Electrical Inspectors and Generators for Existing Dwellings
What is a generator and how do we inspect it on a residential application? Simply put, a generator is composed of two main parts, a prime mover, and an alternating-current or direct-current motor. The prime mover spins the motor causing an electromagnetic field to be induced onto the magnetic pole(s) of the motor. The number of poles the motor has, determines what the generator produces such as, single-, two-, or three-phase power. This is a very simple explanation. The generators can be permanently connected or portable. As inspectors we normally will not be looking at the internals of a generator since most are a permanently connected listed piece of equipment. Some gen sets use a combustion engine for prime mover or possibly a wind turbine, which could be fueled by natural gas or liquified petroleum gas (LPG). For this blog, we will discuss a permanently installed combustion engine type generator set being added to an existing residential dwelling. These installations are referred to in the NEC as optional standby systems and covered under article 702. The rating of most residential generators is not typically over 22 kilowatts (KW) and may be considered a gas fired appliance by the mechanical code. Frequently these installations require more than one inspector.

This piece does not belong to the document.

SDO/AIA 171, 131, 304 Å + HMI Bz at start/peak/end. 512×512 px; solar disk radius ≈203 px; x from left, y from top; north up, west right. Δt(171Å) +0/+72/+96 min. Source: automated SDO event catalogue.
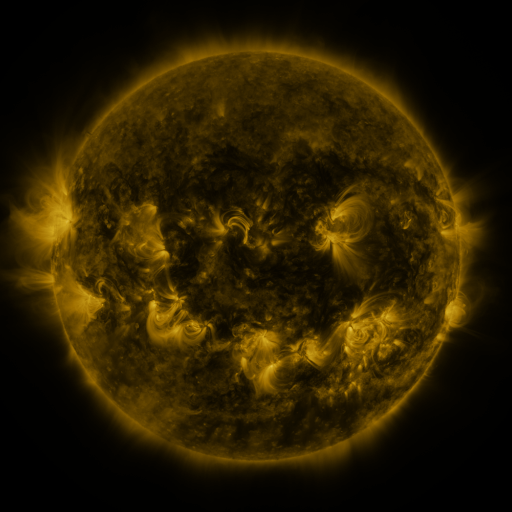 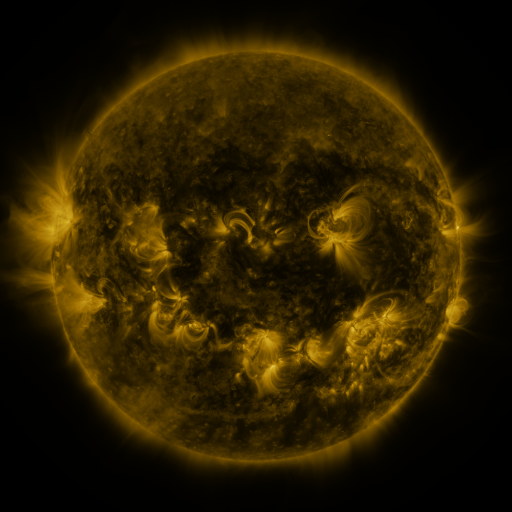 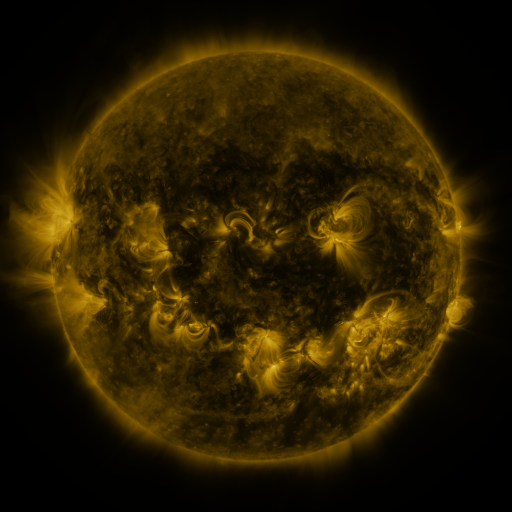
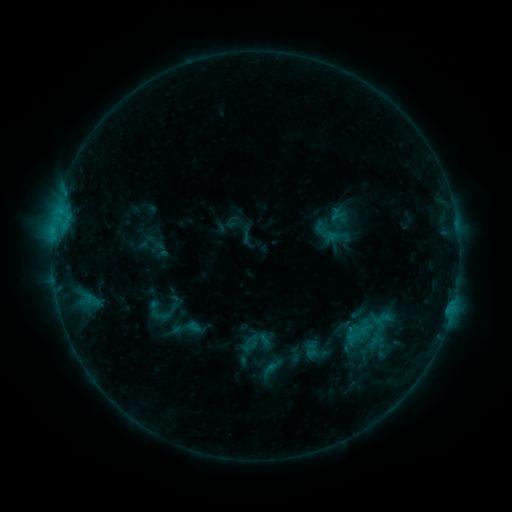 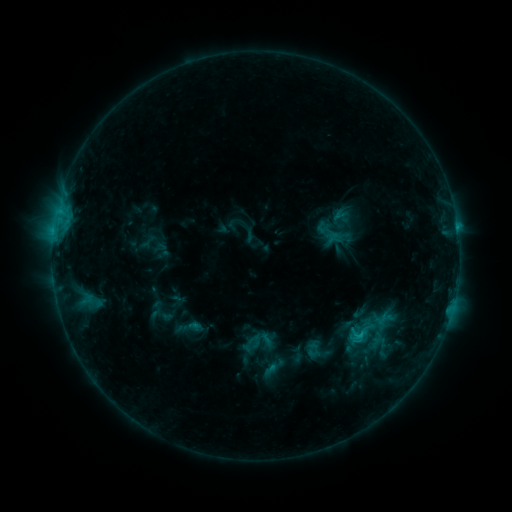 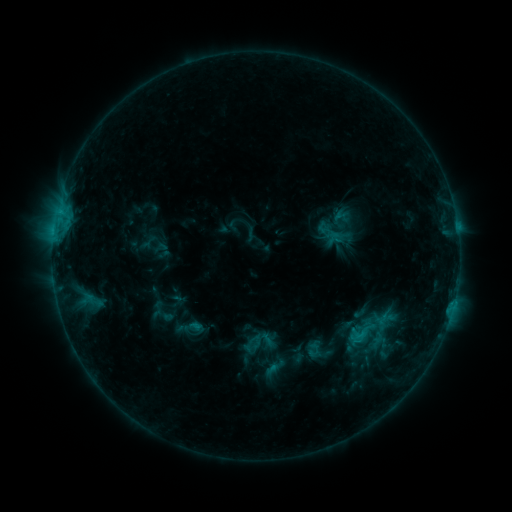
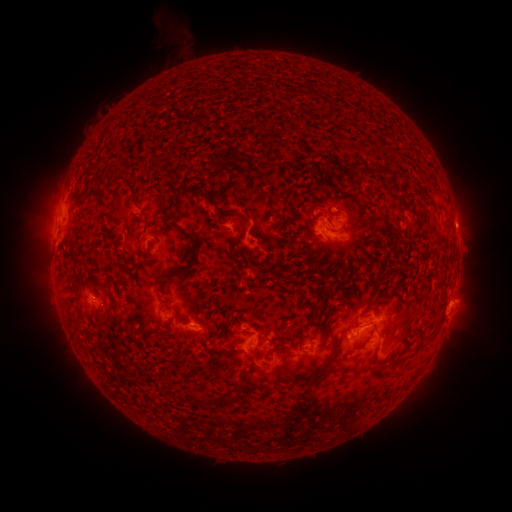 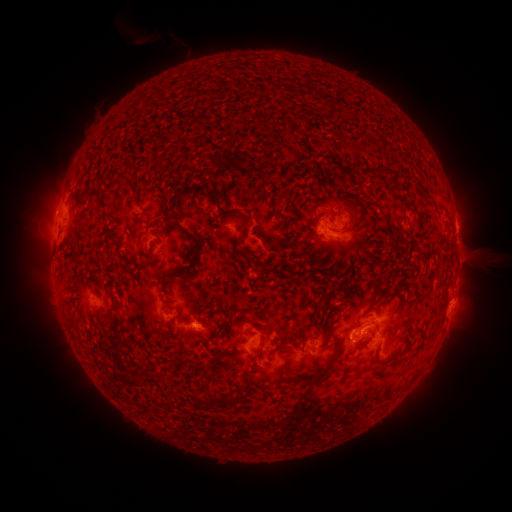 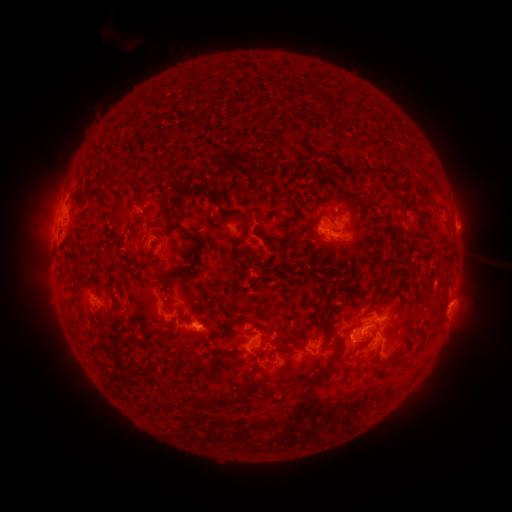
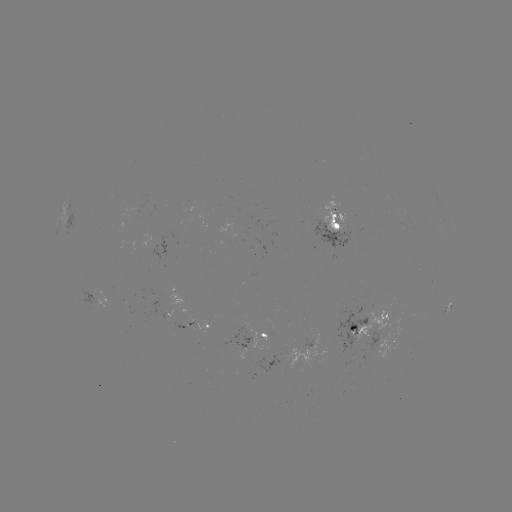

When I was inspecting in the field, one of the initial items I requested was the installation instructions for the unit. This would provide additional information like clearances from buildings, windows, or doors, as well as specific wiring requirements. After proper clearances were verified, I would look for the disconnecting means required by the 2020 National Electrical Code® (NEC®), section 445.18 and they are:
- Emergency shutdown of prime mover – this disconnecting means is designed to disable the prime mover from inadvertently starting again and requires a mechanical reset to reengage the prime mover
- Remote emergency shutdown – this disconnecting means is applicable to generators over 15 KW rating and is located outside of the generator enclosure or equipment room, so this may affect larger one- or two-family dwellings.
- Emergency shutdown in one- and two-family dwelling units – this disconnecting means is for any generator at a one- or two-family dwelling and must be outside the dwelling in a readily accessible location.
These disconnecting means should not be confused with the transfer switch, or the overcurrent protective device located within the generator housing for the feeder conductors running to the transfer switch.
Being somewhat familiar with other codes I would frequently ask the installer or owner if they had contacted the utility company to determine if the current gas meter or regulator was sufficiently sized to handle the increased gas consumption created by the generator. Often, they had not. This may not seem important but asking this question may have saved them from being without the generator or heat when it was needed. Gas meters and regulators are typically sized for a specific cubic feet per minute flow at the time of installation, based on the amount of British Thermal Units (BTUs) required by the appliances in the dwelling. By adding additional BTUs to an existing gas meter without being upgraded could mean the gas fired appliances will not have sufficient gas flow to function properly. Inspectors asking questions, even when it is not within the area of your expertise, can almost always help avoid future problems for the customer.
Moving to the transfer switch, I would determine if there was as an integral main overcurrent protective device (OCPD) and then inspect clearances around the switch. When a transfer switch contains an OCPD it frequently means the switch is an automatic transfer switch and is the service disconnecting means. For our scenario this is the case. I then would request a load calculation or provisions to automatically manage the load, sometimes called “load shedding.” Once that information was gathered, I would verify that the switch had a “suitable for use as service equipment” (SUSE) label, and that it had proper capacity, ratings, listing, and labeling. Since the transfer switch is the service disconnect it may also be serving as the emergency disconnect required in the 2020 NEC, section 230.85. Because the transfer switch is being used for both the service disconnect and the emergency disconnect, it must be marked as: EMERGENCY DISCONNECT, SERVICE DISCONNECT. Those markings should be on the exterior of the enclosure and comply with section 110.21(B). Adding emergency disconnects to the exterior of a dwelling is a way that the NEC allows first responders to safely disconnect all power within the structure, which will save time and lives in the event of a fire.
Within the automatic transfer switch, I would also be verifying conductor sizes from meter, generator, grounding electrodes and new feeder to the old service panel as well as properly torqued terminations. The old service panel, typically inside the dwelling, new or existing, now has feeder conductors providing it with power instead of service conductors. Therefore, all neutral conductors must terminate on separate terminal bars from the equipment grounding conductors and the main bonding jumper between the neutral conductor and the panel enclosure must be removed if the panel is existing. If everything checks out, then I would have the installer initiate a power outage scenario to make sure all systems were functioning properly.
This was not an overly deep dive into residential generator and optional standby system inspections, but a good overview of what to look for when conducting them. When on the job do not be afraid to ask questions; they can often lead to the discovery of a potential problem. Catching such issues early in the process allows us to readily address and fix the problem before it has the potential to harm us and others.